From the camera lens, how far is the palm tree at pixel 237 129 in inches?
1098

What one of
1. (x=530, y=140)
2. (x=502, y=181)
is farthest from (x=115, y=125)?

──────────

● **Direction**: Rewrite the items above, substituting "most distant" for "farthest" and keeping everything else the same.

● **Full solution**:
From the camera lens, how far is the palm tree at pixel 237 129 in inches?
1098

What one of
1. (x=530, y=140)
2. (x=502, y=181)
is most distant from (x=115, y=125)?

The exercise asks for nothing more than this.